> _Page excerpt_:
-.-.-

Tony Cole, a teacher from Children’s Support Services South Quadrant –which supports young people from its base in Fairview Road who are not in education – will join 19 other teachers from around England on the trip.
They will visit the remains of the former death camp Treblinka in Poland where 900,000 people, mainly Jews, fell victim to Hitler’s genocide.
The 20 teachers were chosen earlier this year by the Institute of Education to develop sensitive and innovative ways to help young people learn about the history of the Holocaust.
As an Institute of Education Beacon School, CSS South will support local secondary schools to enhance the way they teach pupils about the Holocaust.
Mr Cole said: “It is a privilege to be part of the project. It is vital young people are provided with a full understanding of the history of the Holocaust.
“In particular that they gain an informed insight into the impact it had on the lives of individuals, families and communities.

-.-.-

> _Data_:
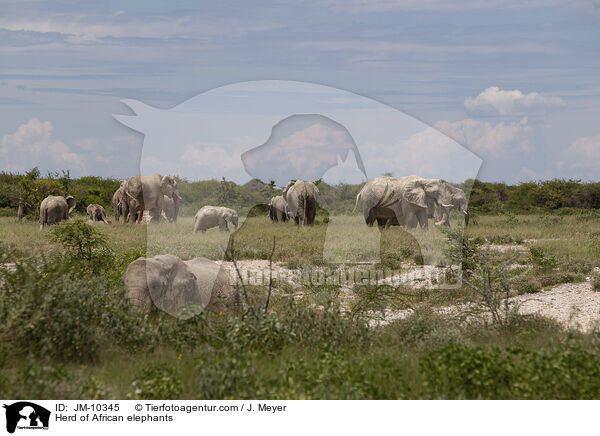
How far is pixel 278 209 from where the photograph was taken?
26.3 m

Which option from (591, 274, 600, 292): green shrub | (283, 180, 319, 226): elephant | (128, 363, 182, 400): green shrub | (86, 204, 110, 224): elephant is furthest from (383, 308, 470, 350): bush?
(86, 204, 110, 224): elephant

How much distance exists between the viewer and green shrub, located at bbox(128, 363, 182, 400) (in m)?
5.52

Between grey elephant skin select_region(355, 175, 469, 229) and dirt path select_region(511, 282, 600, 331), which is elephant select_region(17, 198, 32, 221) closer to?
grey elephant skin select_region(355, 175, 469, 229)

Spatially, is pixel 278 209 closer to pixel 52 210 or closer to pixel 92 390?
pixel 52 210

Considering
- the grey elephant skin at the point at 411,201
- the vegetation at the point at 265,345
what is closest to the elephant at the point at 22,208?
the grey elephant skin at the point at 411,201

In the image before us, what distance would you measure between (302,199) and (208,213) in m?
3.69

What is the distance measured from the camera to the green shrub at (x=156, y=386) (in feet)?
18.1

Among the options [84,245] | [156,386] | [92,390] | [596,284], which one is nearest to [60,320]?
[92,390]

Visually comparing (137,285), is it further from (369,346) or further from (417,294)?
(417,294)

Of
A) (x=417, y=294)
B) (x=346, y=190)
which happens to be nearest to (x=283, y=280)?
(x=417, y=294)

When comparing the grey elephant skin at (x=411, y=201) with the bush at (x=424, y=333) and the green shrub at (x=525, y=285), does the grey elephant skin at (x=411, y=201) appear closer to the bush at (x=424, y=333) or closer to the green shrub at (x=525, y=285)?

-.-.-

> _Written problem 1_: For the passage about the Treblinka trip, decide whether each statement agrees with it: (a) Tony Cole will be one of twenty teachers on the trip; (b) the teachers were selected by the Institute of Education; (c) Treblinka is located in Germany. For each, answer yes or no and quote the deciding words from the passage.
> _Written problem 2_: Duplicate all of the records word for word, leaving the pictures out.
The text and the records have no connection to each other.

> _Task solution 1_:
(a) Yes: "will join 19 other teachers from around England on the trip."
(b) Yes: "The 20 teachers were chosen earlier this year by the Institute of Education"
(c) No: "the former death camp Treblinka in Poland"

> _Task solution 2_:
How far is pixel 278 209 from where the photograph was taken?
26.3 m

Which option from (591, 274, 600, 292): green shrub | (283, 180, 319, 226): elephant | (128, 363, 182, 400): green shrub | (86, 204, 110, 224): elephant is furthest from (383, 308, 470, 350): bush?
(86, 204, 110, 224): elephant

How much distance exists between the viewer and green shrub, located at bbox(128, 363, 182, 400) (in m)?
5.52

Between grey elephant skin select_region(355, 175, 469, 229) and dirt path select_region(511, 282, 600, 331), which is elephant select_region(17, 198, 32, 221) closer to?
grey elephant skin select_region(355, 175, 469, 229)

Spatially, is pixel 278 209 closer to pixel 52 210 or closer to pixel 92 390?
pixel 52 210

Considering
- the grey elephant skin at the point at 411,201
- the vegetation at the point at 265,345
what is closest to the elephant at the point at 22,208?
the grey elephant skin at the point at 411,201

In the image before us, what distance would you measure between (302,199) and (208,213) in m?
3.69

What is the distance measured from the camera to the green shrub at (x=156, y=386) (in feet)?
18.1

Among the options [84,245] | [156,386] | [92,390] | [596,284], which one is nearest to [60,320]?
[92,390]

Visually comparing (137,285), is it further from (369,346) or further from (417,294)?
(417,294)

Of
A) (x=417, y=294)
B) (x=346, y=190)
which happens to be nearest to (x=283, y=280)?
(x=417, y=294)

When comparing the grey elephant skin at (x=411, y=201) with the bush at (x=424, y=333) and the green shrub at (x=525, y=285), does the grey elephant skin at (x=411, y=201) appear closer to the bush at (x=424, y=333) or closer to the green shrub at (x=525, y=285)?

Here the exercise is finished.